The global challenges the world is facing will require research-based solutions, and combined efforts across international borders. The UN has approved 17 sustainability targets, to which we are committed. These will not be achieved solely within our own borders, but through international cooperation.
Through collaboration with our partners in Europe and the rest of the world, NTNU will contribute to the development of international knowledge fronts. This is also important for Norwegian competitiveness and flexibility.
As former Prime Minister Lars Korvald put it, “Norway is a small country in the world”. We represent less than one percent of the world’s research work. Cooperation will allow us to help ensure that the public sector, not just the business world, has access to the best accessible knowledge in the world.
International collaboration is also a tool for improving quality, developing talent, and creating outstanding research environments. In this context, mobility is important. Every doctoral candidate at NTNU should be part of an international research community.

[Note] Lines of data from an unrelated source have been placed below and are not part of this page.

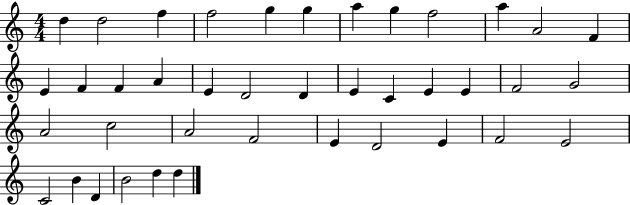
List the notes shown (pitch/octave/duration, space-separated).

D5/q D5/h F5/q F5/h G5/q G5/q A5/q G5/q F5/h A5/q A4/h F4/q E4/q F4/q F4/q A4/q E4/q D4/h D4/q E4/q C4/q E4/q E4/q F4/h G4/h A4/h C5/h A4/h F4/h E4/q D4/h E4/q F4/h E4/h C4/h B4/q D4/q B4/h D5/q D5/q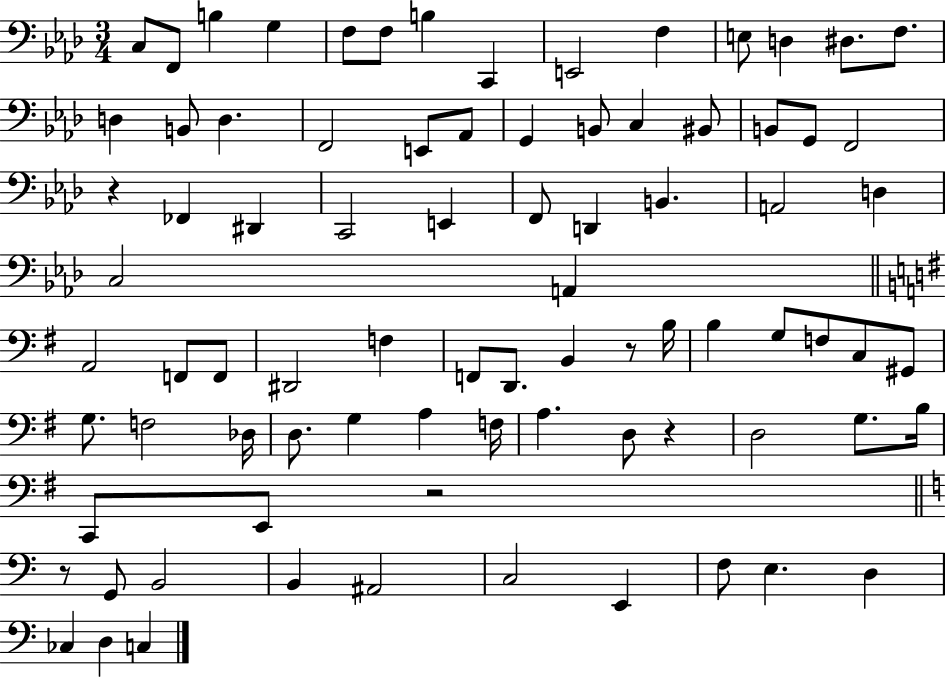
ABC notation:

X:1
T:Untitled
M:3/4
L:1/4
K:Ab
C,/2 F,,/2 B, G, F,/2 F,/2 B, C,, E,,2 F, E,/2 D, ^D,/2 F,/2 D, B,,/2 D, F,,2 E,,/2 _A,,/2 G,, B,,/2 C, ^B,,/2 B,,/2 G,,/2 F,,2 z _F,, ^D,, C,,2 E,, F,,/2 D,, B,, A,,2 D, C,2 A,, A,,2 F,,/2 F,,/2 ^D,,2 F, F,,/2 D,,/2 B,, z/2 B,/4 B, G,/2 F,/2 C,/2 ^G,,/2 G,/2 F,2 _D,/4 D,/2 G, A, F,/4 A, D,/2 z D,2 G,/2 B,/4 C,,/2 E,,/2 z2 z/2 G,,/2 B,,2 B,, ^A,,2 C,2 E,, F,/2 E, D, _C, D, C,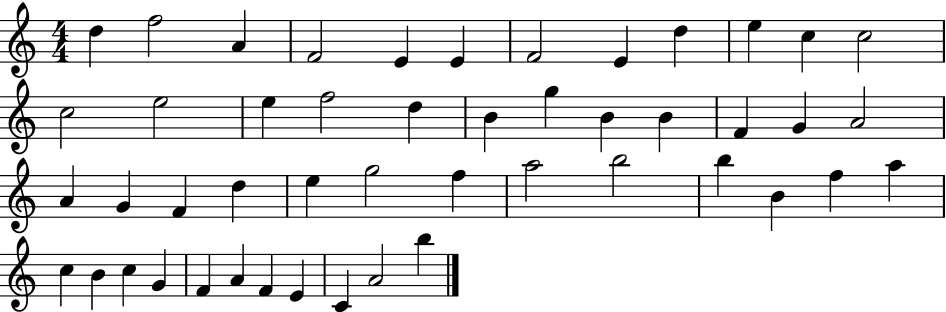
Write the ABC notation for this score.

X:1
T:Untitled
M:4/4
L:1/4
K:C
d f2 A F2 E E F2 E d e c c2 c2 e2 e f2 d B g B B F G A2 A G F d e g2 f a2 b2 b B f a c B c G F A F E C A2 b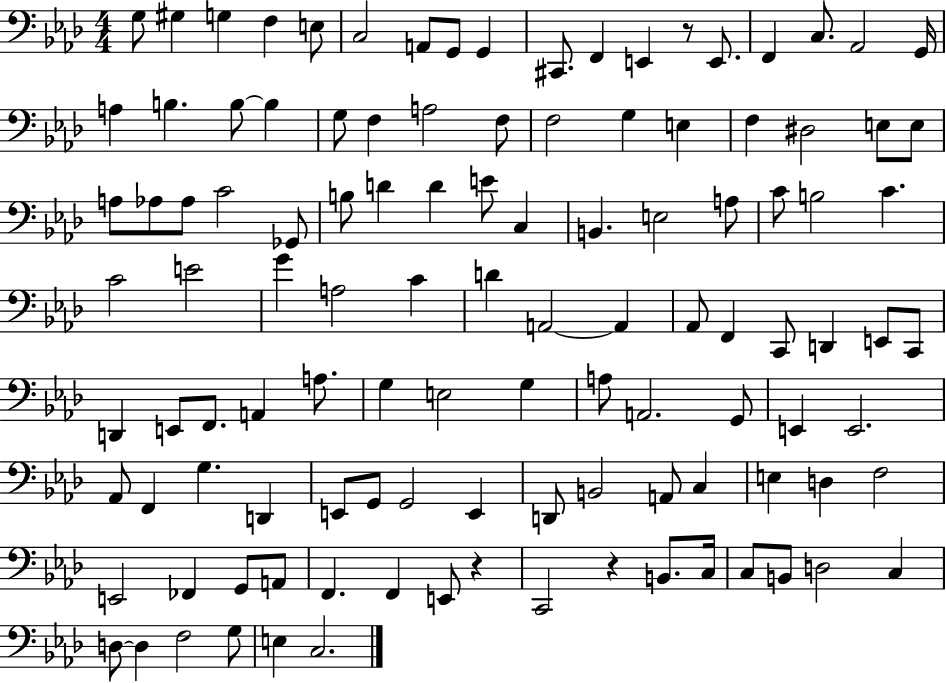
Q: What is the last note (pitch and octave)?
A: C3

Being part of such a community is to be a small, but important, part of something bigger. The doctoral work you have carried out is just that: a small, but important, part of something bigger.
Like Vegar Ottersen. He is researching something very small indeed, namely nanofibres in plants. These fibres could replace plastic, one of the most important environmental challenges we are facing.
Anne Vifladt has investigated what creates a good culture of patient safety, and what threatens it. I know that the day I suddenly become a patient myself, I will be glad that somebody has researched that.
Kine Norheim has discovered important factors in how leadership can influence the will to innovate in corporate culture.
Øyvind Ødegård has demonstrated how underwater robotics can give us completely new insights into the ocean floor.
So, we might ask: what will this robotisation really mean for society? Roger Andre Søraa has been researching just that.
A small, but important, part of something bigger.
A few weeks ago, I was in India. While I was there, I saw an advertisement: “Young enough to be brave, old enough to be smart”. It occurred to me that this could be a good description of NTNU. It is absolutely a description of all of you!
Nobody achieves a doctorate without being both smart and brave. Hold on fast to that, in the years to come! Use your will to challenge. Use that will to express yourselves. We will be cheering you on - now, and forever.»